* [EXTRAIT]

◆ ◆ ◆ ◆ ◆ ◆ ◆

La musique, j'ose le croire, peut aller jusque-là; mais quand y est-elle allée, je ne sais. En entendant à la représentation ces deux terribles scènes, il m'a toujours semblé sentir mon cerveau tournoyer dans mon crâne et mes os craquer dans ma chair... et je n'oublierai jamais ce cri prodigieux d'amour et d'angoisse qu'une seule fois j'entendis:

Romeo! Romeo!—Here's drink!—I drink to thee!

. . . . . . . . . . . . . . . . . . . . . . . . .

Et vous voulez qu'après avoir connu de telles œuvres, éprouvé de telles impressions, on prenne au sérieux vos petites passions tièdes, vos petits amours de cire à mettre sous un bocal... Vous voulez que ceux qui ont vécu toute leur vie dans les contrées où rêvent ces grands lacs océaniens, où s'élèvent fières et verdoyantes ces forêts vierges de l'art, puissent s'accommoder de vos petits parterres, de vos bordures de buis taillées carrément, de vos bocaux où nagent de petits poissons rouges, ou de vos mares remplies de crapauds! Pauvres faiseurs de petits opéras!...

. . . . . . . . . . . . . . . . . . . . . . . . .

L'autre partition française portant le titre de Roméo et Juliette, et presque inconnue aujourd'hui, est, malheureusement pour notre amour-propre national, de Dalayrac. L'auteur de l'abominable livret eut l'esprit de ne pas se nommer. Cela est misérable, plat, bête, en tout et partout. On dirait d'une œuvre composée par deux imbéciles qui ne connaissent ni la passion, ni le sentiment, ni le bon sens, ni le français, ni la musique.

Dans ces deux opéras, au moins le rôle de Roméo est écrit pour un homme. Les trois maestri italiens ont, au contraire, voulu que l'amant de Juliette fût représenté par une femme. C'est un reste des anciennes mœurs musicales de l'école italienne. C'est le résultat de la préoccupation constante d'un sensualisme enfantin. On voulait des femmes pour chanter des rôles d'amants, parce que dans les duos deux voix féminines produisent plus aisément les séries de tierces, chères à l'oreille italienne. Dans les anciens opéras de cette école, on ne trouve presque pas de rôles de basses; les voix graves étaient en horreur à ce public de sybarites, friands des douceurs sonores comme les enfants le sont des sucreries.

◆ ◆ ◆ ◆ ◆ ◆ ◆

* [ENTRÉES FOURNIES]

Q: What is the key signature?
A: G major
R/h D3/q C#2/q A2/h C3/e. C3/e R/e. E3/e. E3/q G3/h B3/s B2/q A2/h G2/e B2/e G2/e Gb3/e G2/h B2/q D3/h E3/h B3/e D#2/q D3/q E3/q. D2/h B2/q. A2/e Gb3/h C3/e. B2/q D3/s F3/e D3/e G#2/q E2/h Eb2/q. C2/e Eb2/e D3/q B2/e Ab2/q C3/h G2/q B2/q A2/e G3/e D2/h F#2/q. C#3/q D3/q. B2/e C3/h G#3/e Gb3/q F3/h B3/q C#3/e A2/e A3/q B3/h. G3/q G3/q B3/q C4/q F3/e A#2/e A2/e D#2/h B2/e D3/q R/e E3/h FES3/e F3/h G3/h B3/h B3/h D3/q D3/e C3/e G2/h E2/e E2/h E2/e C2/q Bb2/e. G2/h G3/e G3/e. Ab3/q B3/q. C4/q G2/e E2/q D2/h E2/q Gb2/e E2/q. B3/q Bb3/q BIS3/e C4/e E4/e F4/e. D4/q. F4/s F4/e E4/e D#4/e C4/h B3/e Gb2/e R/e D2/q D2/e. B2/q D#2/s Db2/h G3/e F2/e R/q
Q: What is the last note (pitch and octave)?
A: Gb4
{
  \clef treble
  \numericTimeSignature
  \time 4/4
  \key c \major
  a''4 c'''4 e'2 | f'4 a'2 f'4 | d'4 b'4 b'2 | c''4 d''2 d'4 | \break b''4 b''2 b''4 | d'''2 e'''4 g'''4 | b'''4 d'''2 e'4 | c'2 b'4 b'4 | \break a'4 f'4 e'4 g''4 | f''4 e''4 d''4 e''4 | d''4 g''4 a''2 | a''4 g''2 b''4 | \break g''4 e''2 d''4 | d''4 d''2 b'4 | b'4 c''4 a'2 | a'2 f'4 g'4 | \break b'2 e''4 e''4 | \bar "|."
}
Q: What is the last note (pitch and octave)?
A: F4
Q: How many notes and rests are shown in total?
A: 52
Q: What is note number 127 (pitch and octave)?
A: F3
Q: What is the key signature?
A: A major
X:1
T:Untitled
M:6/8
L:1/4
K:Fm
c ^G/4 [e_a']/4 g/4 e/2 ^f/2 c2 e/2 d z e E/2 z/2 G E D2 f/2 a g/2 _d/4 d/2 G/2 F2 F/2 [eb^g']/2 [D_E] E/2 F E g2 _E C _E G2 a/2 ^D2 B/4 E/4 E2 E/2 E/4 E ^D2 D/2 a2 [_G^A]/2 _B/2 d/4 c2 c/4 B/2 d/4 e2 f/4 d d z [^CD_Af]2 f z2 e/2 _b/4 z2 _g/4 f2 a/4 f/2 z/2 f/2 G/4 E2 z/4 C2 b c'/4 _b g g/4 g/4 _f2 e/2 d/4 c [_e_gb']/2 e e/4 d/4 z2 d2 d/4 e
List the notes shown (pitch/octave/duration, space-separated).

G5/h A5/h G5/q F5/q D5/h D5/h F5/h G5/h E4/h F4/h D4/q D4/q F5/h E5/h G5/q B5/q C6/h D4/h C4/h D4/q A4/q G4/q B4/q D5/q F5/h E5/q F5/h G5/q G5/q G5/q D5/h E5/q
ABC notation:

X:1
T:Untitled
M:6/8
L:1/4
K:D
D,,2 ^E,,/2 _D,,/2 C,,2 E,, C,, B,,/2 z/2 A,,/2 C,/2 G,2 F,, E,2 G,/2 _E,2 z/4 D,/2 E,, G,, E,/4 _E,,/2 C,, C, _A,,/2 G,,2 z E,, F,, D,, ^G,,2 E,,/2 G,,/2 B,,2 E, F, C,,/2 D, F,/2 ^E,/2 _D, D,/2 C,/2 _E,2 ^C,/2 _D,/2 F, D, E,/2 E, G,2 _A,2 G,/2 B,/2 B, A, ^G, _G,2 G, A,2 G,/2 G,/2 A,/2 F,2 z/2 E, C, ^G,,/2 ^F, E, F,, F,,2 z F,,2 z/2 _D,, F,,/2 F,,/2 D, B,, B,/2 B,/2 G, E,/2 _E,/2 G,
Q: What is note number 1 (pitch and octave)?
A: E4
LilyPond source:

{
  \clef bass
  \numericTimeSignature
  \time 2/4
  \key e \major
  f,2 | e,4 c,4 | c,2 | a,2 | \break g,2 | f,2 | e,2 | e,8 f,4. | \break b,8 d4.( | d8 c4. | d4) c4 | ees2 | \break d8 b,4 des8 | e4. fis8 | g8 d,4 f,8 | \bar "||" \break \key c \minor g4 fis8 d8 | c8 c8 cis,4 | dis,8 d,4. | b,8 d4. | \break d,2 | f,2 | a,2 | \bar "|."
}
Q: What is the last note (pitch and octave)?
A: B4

◆ ◆ ◆ ◆ ◆ ◆ ◆

* [TRAVAIL DEMANDÉ]
(a) Dans l'extrait sur les opéras de Roméo et Juliette, relevez tout ce que ne connaissent pas, d'après le texte, les deux imbéciles censés avoir composé l'œuvre.
(b) Répondez aux questions suivantes à partir de l'extrait sur les opéras de Roméo et Juliette.
(i) Quel compositeur signe l'autre partition française intitulée Roméo et Juliette ?
(ii) Selon les trois maestri italiens, qui devait représenter l'amant de Juliette ?
(iii) Quels rôles ne trouve-t-on presque pas dans les anciens opéras de l'école italienne ?
(c) Prolongez l'extrait sur les opéras de Roméo et Juliette à partir de sa dernière phrase.

* [RÉPONSES ATTENDUES]
(a)
la passion
le sentiment
le bon sens
le français
la musique

(b)
(i) Dalayrac.
(ii) Une femme.
(iii) Les rôles de basses.

(c)
L'opéra de Zingarelli a joui d'une vogue assez longue en France et en Italie. C'est une musique tranquille et gracieuse; on n'y voit pas plus de traces des caractères shakspeariens, pas plus de prétentions à exprimer les passions des personnages que si le compositeur n'eût pas compris la langue à laquelle il adaptait ses mélodies. On cite toujours un air de Roméo: «Ombra adorata,» air célèbre qui suffit pendant longtemps pour attirer le public au Théâtre-Italien de Paris et pour lui faire supporter le froid ennui de tout le reste de l'œuvre. Ce morceau est gracieux, élégant et fort bien conduit dans son ensemble; la flûte y fait entendre de jolis petits traits qui dialoguent heureusement avec des fragments de la phrase vocale. Tout est presque souriant dans cet air. Roméo qui va mourir y exprime sa joie de retrouver bientôt Juliette, et de jouir des pures délices de l'amour au séjour bienheureux:

Nel fortunato Eliso
Avrà contenti il cor.

Juliette chante des morceaux mélangés d'accents vrais et de bouffonneries musicales. Dans un grand air, par exemple, elle s'écrie: «Qu'il n'est pas une âme aussi accablée de maux que la sienne.»

Non v'é un alma a questo eccesso
Sventurata al par di me.

Puis elle se recueille un instant, et partant con brio, vocalise sans paroles de longues séries de triolets de l'effet le plus joyeux, et dont les facéties des premiers violons augmentent encore l'allegria.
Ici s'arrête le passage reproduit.